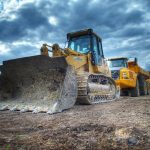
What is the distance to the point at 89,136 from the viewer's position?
3.53 metres

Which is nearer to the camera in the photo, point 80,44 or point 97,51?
point 80,44

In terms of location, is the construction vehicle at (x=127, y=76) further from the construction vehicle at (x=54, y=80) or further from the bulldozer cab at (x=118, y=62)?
the construction vehicle at (x=54, y=80)

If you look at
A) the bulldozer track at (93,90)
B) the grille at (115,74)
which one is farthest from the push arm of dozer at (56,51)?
the grille at (115,74)

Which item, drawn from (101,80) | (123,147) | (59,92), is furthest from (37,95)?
(123,147)

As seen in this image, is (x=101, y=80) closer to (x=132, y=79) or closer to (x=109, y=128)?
A: (x=132, y=79)

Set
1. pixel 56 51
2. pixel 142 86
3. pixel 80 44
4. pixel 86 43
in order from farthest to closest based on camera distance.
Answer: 1. pixel 142 86
2. pixel 80 44
3. pixel 86 43
4. pixel 56 51

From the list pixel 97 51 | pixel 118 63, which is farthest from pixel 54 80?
pixel 118 63

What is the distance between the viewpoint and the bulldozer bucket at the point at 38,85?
23.6 feet

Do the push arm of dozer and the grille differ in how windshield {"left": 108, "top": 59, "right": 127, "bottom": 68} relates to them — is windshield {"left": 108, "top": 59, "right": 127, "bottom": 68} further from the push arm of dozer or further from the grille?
the push arm of dozer

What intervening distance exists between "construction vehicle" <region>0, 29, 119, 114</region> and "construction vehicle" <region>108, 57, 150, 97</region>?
4685 millimetres

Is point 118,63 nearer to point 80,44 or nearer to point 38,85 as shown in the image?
point 80,44

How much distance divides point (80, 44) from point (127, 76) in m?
5.34

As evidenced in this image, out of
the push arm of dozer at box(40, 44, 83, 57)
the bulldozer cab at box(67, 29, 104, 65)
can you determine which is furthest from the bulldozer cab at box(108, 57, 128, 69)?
the push arm of dozer at box(40, 44, 83, 57)

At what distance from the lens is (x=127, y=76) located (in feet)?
50.8
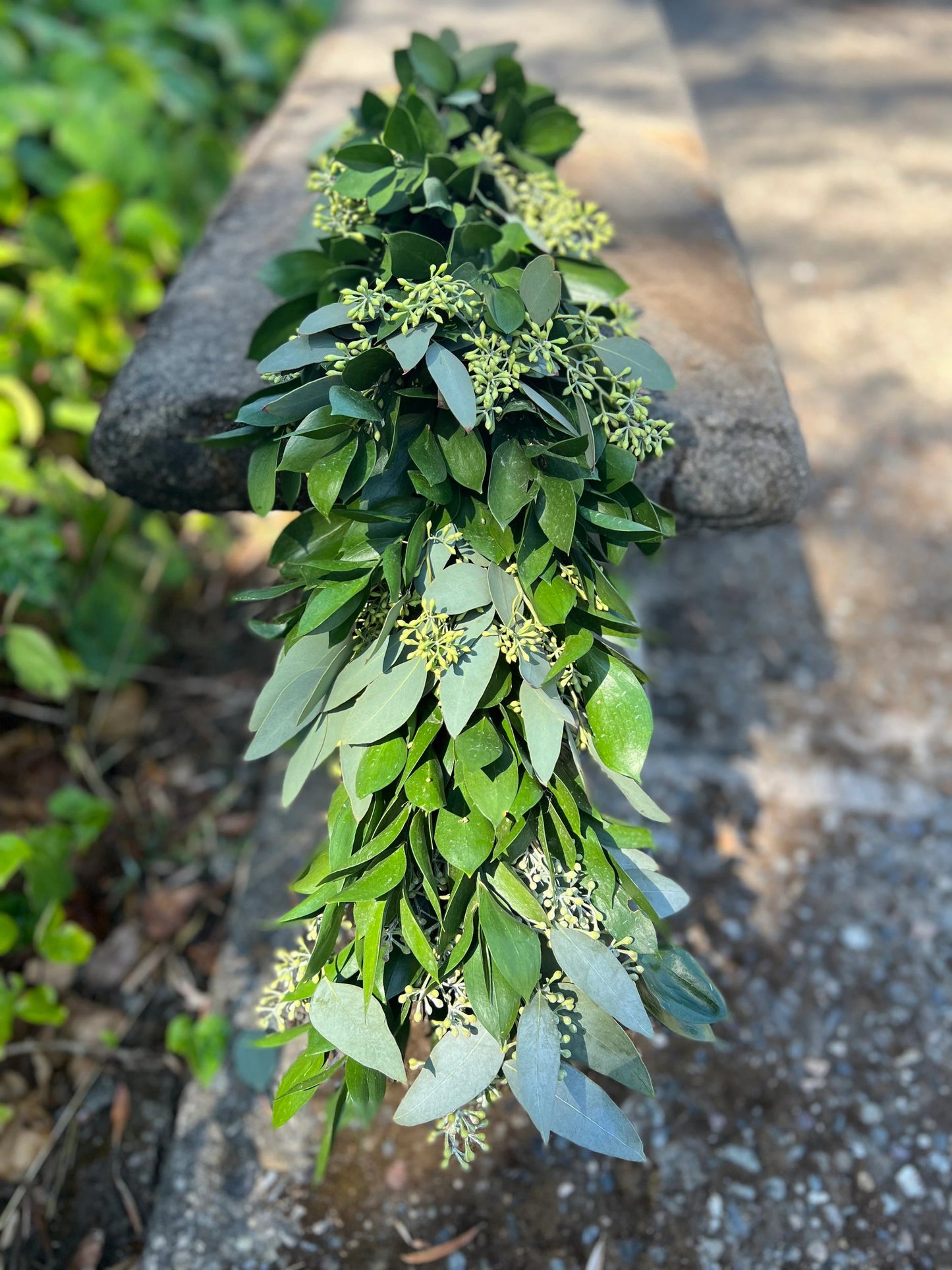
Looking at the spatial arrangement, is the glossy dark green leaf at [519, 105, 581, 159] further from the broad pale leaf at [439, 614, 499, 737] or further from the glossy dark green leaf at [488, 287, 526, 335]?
the broad pale leaf at [439, 614, 499, 737]

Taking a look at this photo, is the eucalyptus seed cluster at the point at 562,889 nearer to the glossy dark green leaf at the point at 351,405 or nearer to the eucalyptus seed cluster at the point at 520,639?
the eucalyptus seed cluster at the point at 520,639

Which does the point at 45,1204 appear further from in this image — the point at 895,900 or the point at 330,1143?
the point at 895,900

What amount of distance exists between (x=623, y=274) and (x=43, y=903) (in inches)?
46.8

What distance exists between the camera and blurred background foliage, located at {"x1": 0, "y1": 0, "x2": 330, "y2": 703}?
A: 1.79m

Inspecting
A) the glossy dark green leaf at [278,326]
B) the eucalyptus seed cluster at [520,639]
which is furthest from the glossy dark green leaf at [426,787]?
the glossy dark green leaf at [278,326]

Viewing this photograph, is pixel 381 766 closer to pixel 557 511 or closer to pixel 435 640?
pixel 435 640

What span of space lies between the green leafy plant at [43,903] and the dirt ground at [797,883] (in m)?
0.26

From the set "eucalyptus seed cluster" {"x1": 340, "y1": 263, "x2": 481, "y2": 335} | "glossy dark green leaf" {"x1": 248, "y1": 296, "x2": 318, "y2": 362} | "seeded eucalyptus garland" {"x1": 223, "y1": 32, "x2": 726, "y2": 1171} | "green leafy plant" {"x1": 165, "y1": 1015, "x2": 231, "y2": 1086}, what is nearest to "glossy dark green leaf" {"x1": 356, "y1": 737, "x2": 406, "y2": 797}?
"seeded eucalyptus garland" {"x1": 223, "y1": 32, "x2": 726, "y2": 1171}

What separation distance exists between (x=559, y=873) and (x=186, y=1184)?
72 centimetres

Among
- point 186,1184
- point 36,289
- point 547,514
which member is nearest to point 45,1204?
point 186,1184

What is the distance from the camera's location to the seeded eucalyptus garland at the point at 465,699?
2.70ft

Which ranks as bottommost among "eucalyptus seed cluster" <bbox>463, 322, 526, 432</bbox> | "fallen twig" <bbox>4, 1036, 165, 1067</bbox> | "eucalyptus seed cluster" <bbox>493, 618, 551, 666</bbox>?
"fallen twig" <bbox>4, 1036, 165, 1067</bbox>

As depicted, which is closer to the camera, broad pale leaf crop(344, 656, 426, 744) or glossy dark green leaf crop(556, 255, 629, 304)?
broad pale leaf crop(344, 656, 426, 744)

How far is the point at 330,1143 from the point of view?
957 millimetres
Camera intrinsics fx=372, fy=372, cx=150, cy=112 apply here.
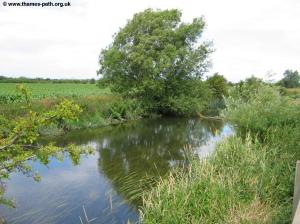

• • • • • • •

• **TASK TO COMPLETE**:
Render all of the data above as a numbered list, one line per item, with blank lines omitted and the pictures left out.

• **TASK SOLUTION**:
1. What is the distance to the point at 89,136 from the viewer's position?
2. 3.53 metres
3. Which is nearer to the camera in the photo, point 80,44 or point 97,51?
4. point 80,44
5. In terms of location, is the construction vehicle at (x=127, y=76) further from the construction vehicle at (x=54, y=80) or further from the bulldozer cab at (x=118, y=62)?
6. the construction vehicle at (x=54, y=80)
7. If you look at
8. A) the bulldozer track at (93,90)
9. B) the grille at (115,74)
10. which one is farthest from the push arm of dozer at (56,51)?
11. the grille at (115,74)
12. Which item, drawn from (101,80) | (123,147) | (59,92), is furthest from (37,95)?
13. (123,147)
14. As seen in this image, is (x=101, y=80) closer to (x=132, y=79) or closer to (x=109, y=128)?
15. A: (x=132, y=79)
16. Set
17. 1. pixel 56 51
18. 2. pixel 142 86
19. 3. pixel 80 44
20. 4. pixel 86 43
21. in order from farthest to closest based on camera distance.
22. Answer: 1. pixel 142 86
23. 2. pixel 80 44
24. 3. pixel 86 43
25. 4. pixel 56 51
26. From the list pixel 97 51 | pixel 118 63, which is farthest from pixel 54 80?
27. pixel 118 63
28. What is the distance between the viewpoint and the bulldozer bucket at the point at 38,85?
29. 23.6 feet
30. Do the push arm of dozer and the grille differ in how windshield {"left": 108, "top": 59, "right": 127, "bottom": 68} relates to them — is windshield {"left": 108, "top": 59, "right": 127, "bottom": 68} further from the push arm of dozer or further from the grille?
31. the push arm of dozer
32. What intervening distance exists between "construction vehicle" <region>0, 29, 119, 114</region> and "construction vehicle" <region>108, 57, 150, 97</region>?
33. 4685 millimetres
34. Is point 118,63 nearer to point 80,44 or nearer to point 38,85 as shown in the image?
35. point 80,44
36. How much distance divides point (80, 44) from point (127, 76) in m?
37. 5.34
38. As evidenced in this image, out of
39. the push arm of dozer at box(40, 44, 83, 57)
40. the bulldozer cab at box(67, 29, 104, 65)
41. can you determine which is furthest from the bulldozer cab at box(108, 57, 128, 69)?
42. the push arm of dozer at box(40, 44, 83, 57)
43. At what distance from the lens is (x=127, y=76) located (in feet)?
44. 50.8
45. Looking at the spatial arrangement, is the glossy dark green leaf at [519, 105, 581, 159] further from the broad pale leaf at [439, 614, 499, 737] or further from the glossy dark green leaf at [488, 287, 526, 335]?
46. the broad pale leaf at [439, 614, 499, 737]
47. Taking a look at this photo, is the eucalyptus seed cluster at the point at 562,889 nearer to the glossy dark green leaf at the point at 351,405 or nearer to the eucalyptus seed cluster at the point at 520,639?
48. the eucalyptus seed cluster at the point at 520,639
49. Which does the point at 45,1204 appear further from in this image — the point at 895,900 or the point at 330,1143?
50. the point at 895,900
51. What amount of distance exists between (x=623, y=274) and (x=43, y=903) (in inches)?
52. 46.8
53. What distance exists between the camera and blurred background foliage, located at {"x1": 0, "y1": 0, "x2": 330, "y2": 703}?
54. A: 1.79m
55. Inspecting
56. A) the glossy dark green leaf at [278,326]
57. B) the eucalyptus seed cluster at [520,639]
58. which is furthest from the glossy dark green leaf at [426,787]?
59. the glossy dark green leaf at [278,326]
60. Viewing this photograph, is pixel 381 766 closer to pixel 557 511 or closer to pixel 435 640?
61. pixel 435 640
62. What span of space lies between the green leafy plant at [43,903] and the dirt ground at [797,883] (in m)?
63. 0.26
64. From the set "eucalyptus seed cluster" {"x1": 340, "y1": 263, "x2": 481, "y2": 335} | "glossy dark green leaf" {"x1": 248, "y1": 296, "x2": 318, "y2": 362} | "seeded eucalyptus garland" {"x1": 223, "y1": 32, "x2": 726, "y2": 1171} | "green leafy plant" {"x1": 165, "y1": 1015, "x2": 231, "y2": 1086}, what is nearest to "glossy dark green leaf" {"x1": 356, "y1": 737, "x2": 406, "y2": 797}?
65. "seeded eucalyptus garland" {"x1": 223, "y1": 32, "x2": 726, "y2": 1171}
66. What separation distance exists between (x=559, y=873) and (x=186, y=1184)?
67. 72 centimetres
68. Among
69. - point 186,1184
70. - point 36,289
71. - point 547,514
72. which member is nearest to point 45,1204?
73. point 186,1184
74. What is the distance from the camera's location to the seeded eucalyptus garland at the point at 465,699?
75. 2.70ft
76. Which ranks as bottommost among "eucalyptus seed cluster" <bbox>463, 322, 526, 432</bbox> | "fallen twig" <bbox>4, 1036, 165, 1067</bbox> | "eucalyptus seed cluster" <bbox>493, 618, 551, 666</bbox>?
77. "fallen twig" <bbox>4, 1036, 165, 1067</bbox>
78. As depicted, which is closer to the camera, broad pale leaf crop(344, 656, 426, 744) or glossy dark green leaf crop(556, 255, 629, 304)?
79. broad pale leaf crop(344, 656, 426, 744)
80. How far is the point at 330,1143 from the point of view?
81. 957 millimetres
82. Camera intrinsics fx=372, fy=372, cx=150, cy=112 apply here.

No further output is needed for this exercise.